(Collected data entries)

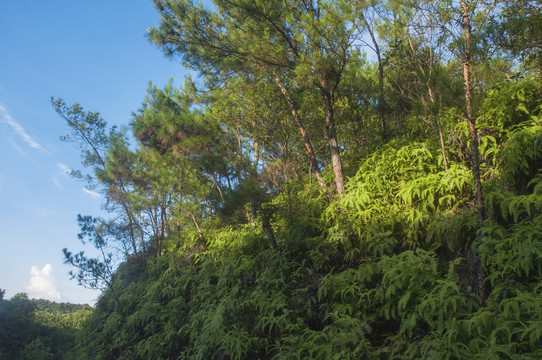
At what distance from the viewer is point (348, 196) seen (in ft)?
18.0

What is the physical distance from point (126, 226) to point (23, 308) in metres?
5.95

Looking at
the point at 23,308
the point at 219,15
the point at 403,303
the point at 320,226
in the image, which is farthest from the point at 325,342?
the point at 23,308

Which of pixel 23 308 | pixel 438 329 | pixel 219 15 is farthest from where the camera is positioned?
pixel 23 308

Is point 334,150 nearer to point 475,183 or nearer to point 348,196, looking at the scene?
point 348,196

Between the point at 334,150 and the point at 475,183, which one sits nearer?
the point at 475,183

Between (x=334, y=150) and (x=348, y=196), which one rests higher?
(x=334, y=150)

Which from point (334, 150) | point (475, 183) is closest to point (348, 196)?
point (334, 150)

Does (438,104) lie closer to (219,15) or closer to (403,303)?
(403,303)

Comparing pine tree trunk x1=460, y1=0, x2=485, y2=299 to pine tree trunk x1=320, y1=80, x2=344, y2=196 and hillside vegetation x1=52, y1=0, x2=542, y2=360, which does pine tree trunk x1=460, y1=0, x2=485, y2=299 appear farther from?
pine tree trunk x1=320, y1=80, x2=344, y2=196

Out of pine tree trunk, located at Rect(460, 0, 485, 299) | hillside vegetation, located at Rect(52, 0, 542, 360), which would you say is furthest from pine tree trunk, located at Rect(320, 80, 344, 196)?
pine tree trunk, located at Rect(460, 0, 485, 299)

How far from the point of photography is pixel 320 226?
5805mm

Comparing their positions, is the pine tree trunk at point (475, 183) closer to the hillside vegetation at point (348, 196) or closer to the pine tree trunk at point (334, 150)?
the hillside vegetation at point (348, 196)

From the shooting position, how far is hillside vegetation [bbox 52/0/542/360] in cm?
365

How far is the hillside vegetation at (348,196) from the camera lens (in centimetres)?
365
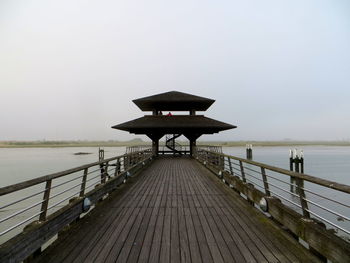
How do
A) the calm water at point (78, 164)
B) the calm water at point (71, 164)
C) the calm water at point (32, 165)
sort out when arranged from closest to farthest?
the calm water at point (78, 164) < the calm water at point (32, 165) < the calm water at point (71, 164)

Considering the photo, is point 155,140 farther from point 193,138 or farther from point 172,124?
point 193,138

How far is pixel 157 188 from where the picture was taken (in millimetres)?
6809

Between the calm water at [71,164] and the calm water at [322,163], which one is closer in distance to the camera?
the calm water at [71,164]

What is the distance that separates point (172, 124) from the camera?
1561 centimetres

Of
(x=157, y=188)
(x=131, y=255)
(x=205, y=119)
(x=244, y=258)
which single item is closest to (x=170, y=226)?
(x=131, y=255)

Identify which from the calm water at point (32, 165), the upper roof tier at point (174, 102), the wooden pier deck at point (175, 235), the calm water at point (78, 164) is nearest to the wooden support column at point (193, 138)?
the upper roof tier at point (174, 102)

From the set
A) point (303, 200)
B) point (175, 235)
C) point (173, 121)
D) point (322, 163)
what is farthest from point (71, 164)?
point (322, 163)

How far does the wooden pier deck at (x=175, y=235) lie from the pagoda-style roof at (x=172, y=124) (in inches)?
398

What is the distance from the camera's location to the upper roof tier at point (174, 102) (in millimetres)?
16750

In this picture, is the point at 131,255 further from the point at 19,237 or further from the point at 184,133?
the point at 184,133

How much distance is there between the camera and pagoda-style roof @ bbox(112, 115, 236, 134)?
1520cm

---

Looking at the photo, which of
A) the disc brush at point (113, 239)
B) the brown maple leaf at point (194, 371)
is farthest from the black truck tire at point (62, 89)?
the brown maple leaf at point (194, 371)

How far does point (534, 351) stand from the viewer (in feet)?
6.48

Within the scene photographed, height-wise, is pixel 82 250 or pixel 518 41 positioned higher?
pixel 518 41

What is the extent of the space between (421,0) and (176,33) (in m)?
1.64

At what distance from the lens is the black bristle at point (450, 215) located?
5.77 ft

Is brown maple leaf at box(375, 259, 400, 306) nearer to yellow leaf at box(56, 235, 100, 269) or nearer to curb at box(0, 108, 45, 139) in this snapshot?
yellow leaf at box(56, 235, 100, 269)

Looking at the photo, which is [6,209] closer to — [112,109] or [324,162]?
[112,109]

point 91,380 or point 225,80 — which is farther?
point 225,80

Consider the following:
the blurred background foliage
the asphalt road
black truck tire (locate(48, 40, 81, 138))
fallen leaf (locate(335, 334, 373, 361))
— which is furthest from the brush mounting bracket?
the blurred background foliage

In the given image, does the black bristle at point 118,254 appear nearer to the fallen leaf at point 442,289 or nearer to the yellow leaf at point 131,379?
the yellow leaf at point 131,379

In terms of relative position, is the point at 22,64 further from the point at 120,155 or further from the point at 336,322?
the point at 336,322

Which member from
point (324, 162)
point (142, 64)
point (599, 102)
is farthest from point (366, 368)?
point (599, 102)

_SET TASK_
Extract each line of the rows above that contains the string "leaf". Letter case matters.

_ANSWER TO THIS TASK_
B) the brown maple leaf at point (194, 371)
the brown maple leaf at point (194, 371)
Is brown maple leaf at box(375, 259, 400, 306) nearer to yellow leaf at box(56, 235, 100, 269) or nearer to curb at box(0, 108, 45, 139) in this snapshot?
yellow leaf at box(56, 235, 100, 269)
fallen leaf (locate(335, 334, 373, 361))
In the given image, does the black bristle at point 118,254 appear nearer to the fallen leaf at point 442,289 or nearer to the yellow leaf at point 131,379?
the yellow leaf at point 131,379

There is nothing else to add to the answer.